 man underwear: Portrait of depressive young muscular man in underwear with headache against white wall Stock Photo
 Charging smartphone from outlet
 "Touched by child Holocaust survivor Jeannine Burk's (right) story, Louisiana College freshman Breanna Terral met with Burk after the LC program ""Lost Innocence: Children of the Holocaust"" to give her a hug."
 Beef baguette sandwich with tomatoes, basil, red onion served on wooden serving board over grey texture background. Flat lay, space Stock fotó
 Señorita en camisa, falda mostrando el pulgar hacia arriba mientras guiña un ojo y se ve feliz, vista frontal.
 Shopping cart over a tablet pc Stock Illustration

....

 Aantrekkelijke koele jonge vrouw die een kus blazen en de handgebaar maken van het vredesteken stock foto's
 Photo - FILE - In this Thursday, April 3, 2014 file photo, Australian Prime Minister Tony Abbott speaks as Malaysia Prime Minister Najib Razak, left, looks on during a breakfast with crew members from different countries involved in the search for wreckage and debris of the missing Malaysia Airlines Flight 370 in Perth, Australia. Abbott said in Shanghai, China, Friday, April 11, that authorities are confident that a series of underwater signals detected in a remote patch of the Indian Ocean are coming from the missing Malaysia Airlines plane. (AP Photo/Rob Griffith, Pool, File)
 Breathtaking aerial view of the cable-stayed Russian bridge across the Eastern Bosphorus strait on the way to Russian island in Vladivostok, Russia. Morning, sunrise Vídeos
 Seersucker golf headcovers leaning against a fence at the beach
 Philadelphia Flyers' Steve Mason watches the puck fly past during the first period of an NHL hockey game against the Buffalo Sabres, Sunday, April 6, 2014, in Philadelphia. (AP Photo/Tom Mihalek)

....

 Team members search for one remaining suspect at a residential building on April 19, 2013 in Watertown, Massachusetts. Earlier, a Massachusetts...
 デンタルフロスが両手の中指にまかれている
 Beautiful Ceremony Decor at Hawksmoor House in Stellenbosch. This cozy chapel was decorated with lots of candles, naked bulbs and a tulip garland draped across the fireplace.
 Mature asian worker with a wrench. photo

....

## Activity
Those lines above that contain the string "from" should be returned.

## Solution for this exercise
 Charging smartphone from outlet
 Photo - FILE - In this Thursday, April 3, 2014 file photo, Australian Prime Minister Tony Abbott speaks as Malaysia Prime Minister Najib Razak, left, looks on during a breakfast with crew members from different countries involved in the search for wreckage and debris of the missing Malaysia Airlines Flight 370 in Perth, Australia. Abbott said in Shanghai, China, Friday, April 11, that authorities are confident that a series of underwater signals detected in a remote patch of the Indian Ocean are coming from the missing Malaysia Airlines plane. (AP Photo/Rob Griffith, Pool, File)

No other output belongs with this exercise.